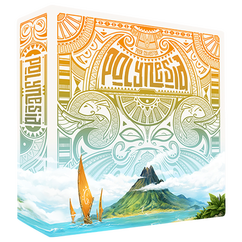 Polynesia (PREORDER)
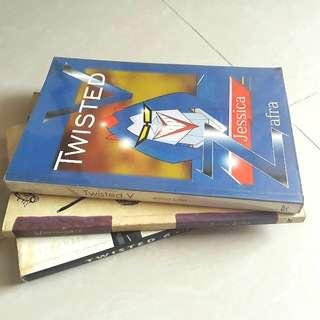 Jessica Zafra Books
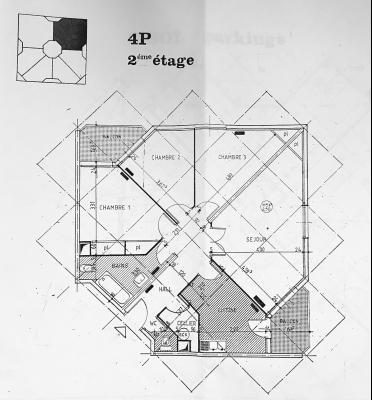 Le Cannet (06 Alpes Maritimes) vends appartement 4 pieces, 82m2, parking + garage, secteur Perier., plan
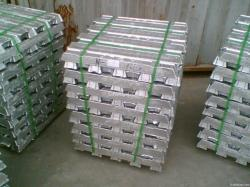 Aluminum Ingots 99,9 or 99,78% on CIF terms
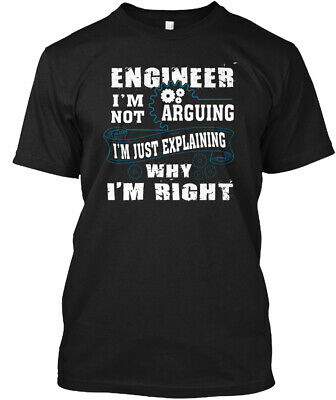 Funny Engineering Gifts For Engineer Hanes Tagless Tee T-Shirt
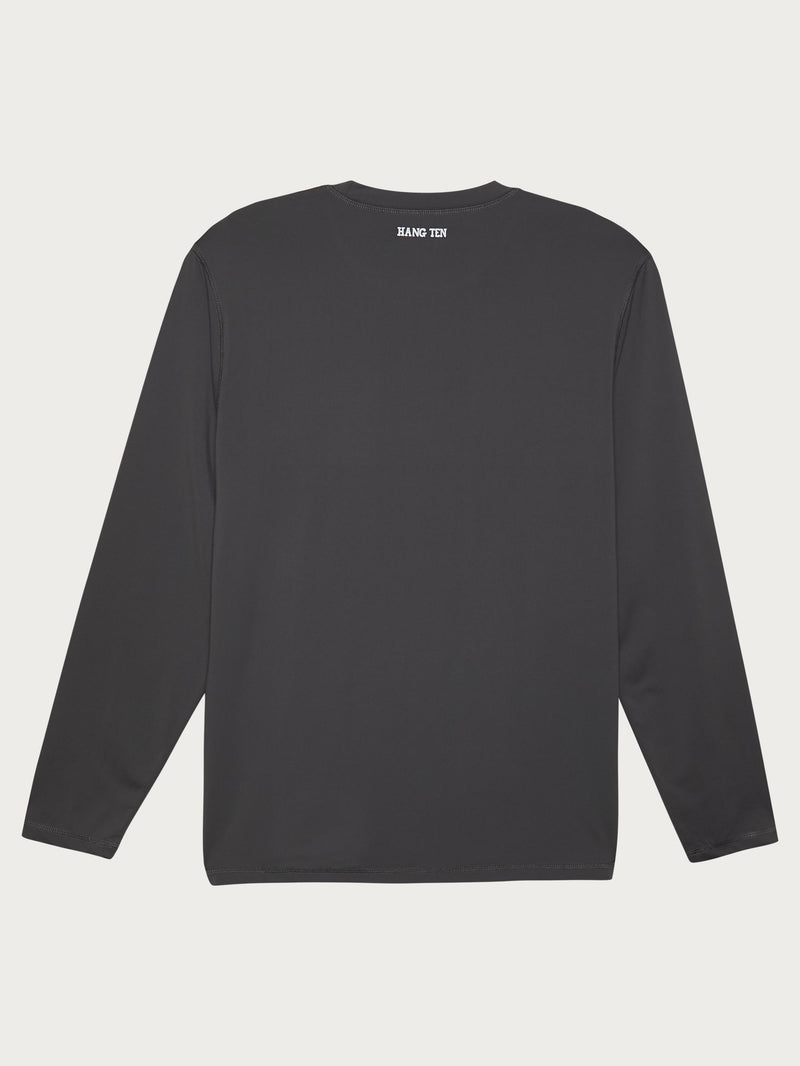Jim Long Sleeve Sun Tee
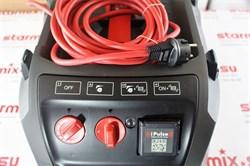 сетевой кабель Starmix iPulse L-1635 Basic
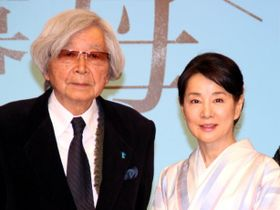山田洋次監督作で吉永小百合と二宮和也が共演!「素敵な親子役を演じたい」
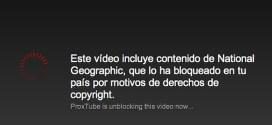 Ver videos bloqueados en Youtube con Proxtube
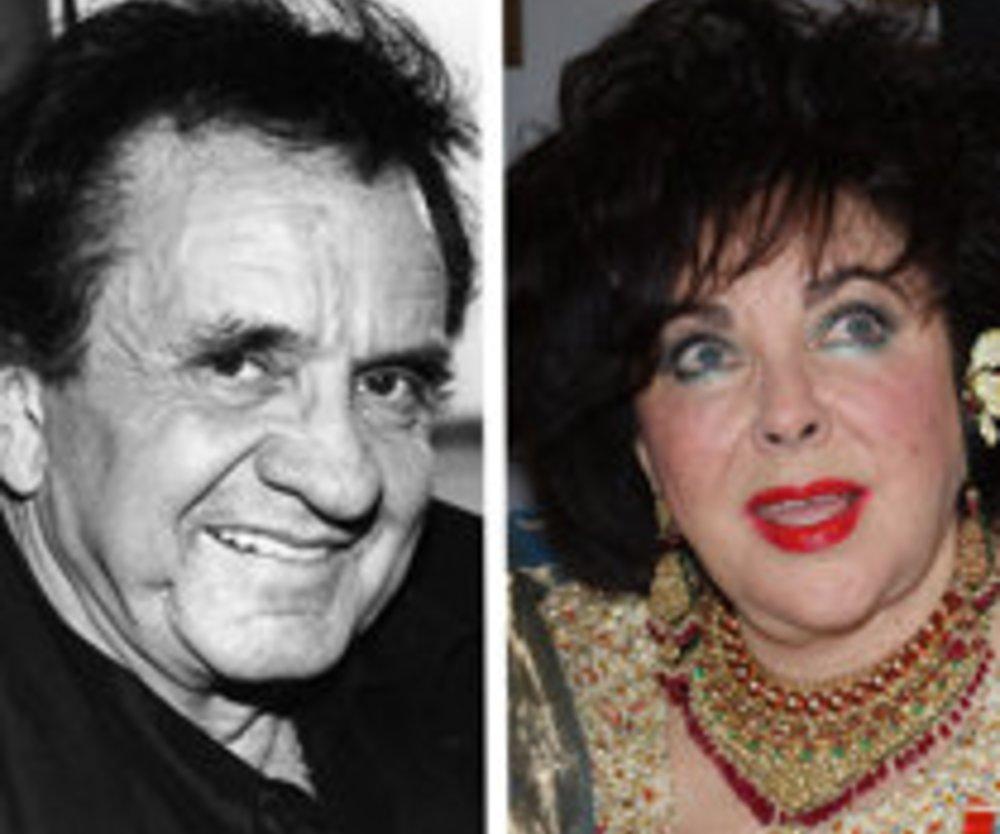 Elizabeth Taylor & Johnny Cash waren Freunde!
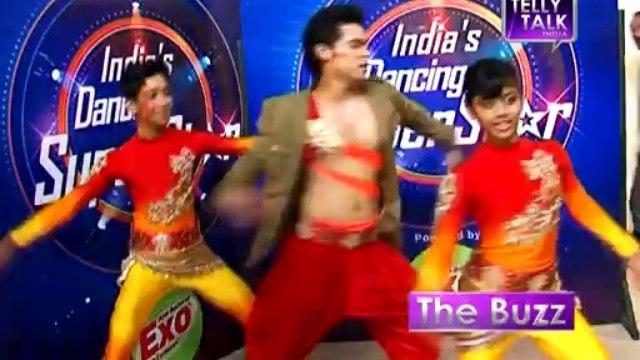 India's Dancing Superstar :  Kunwar Amar of 'Dil Dosti Dance' with Padmini and Debashish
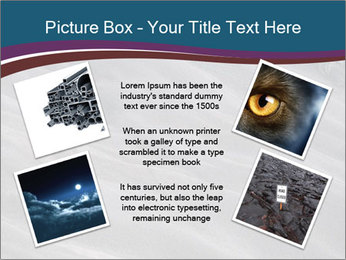 0000084585 PowerPoint Templates - Slide 24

▸ Assigned task
Every line from the one with "сетевой кабель Starmix iPulse L-1635 Basic" through the last line of the material gets printed exactly, and nothing more. Omit the pictures.

▸ Written solution
 сетевой кабель Starmix iPulse L-1635 Basic
山田洋次監督作で吉永小百合と二宮和也が共演!「素敵な親子役を演じたい」
 Ver videos bloqueados en Youtube con Proxtube
 Elizabeth Taylor & Johnny Cash waren Freunde!
 India's Dancing Superstar :  Kunwar Amar of 'Dil Dosti Dance' with Padmini and Debashish
 0000084585 PowerPoint Templates - Slide 24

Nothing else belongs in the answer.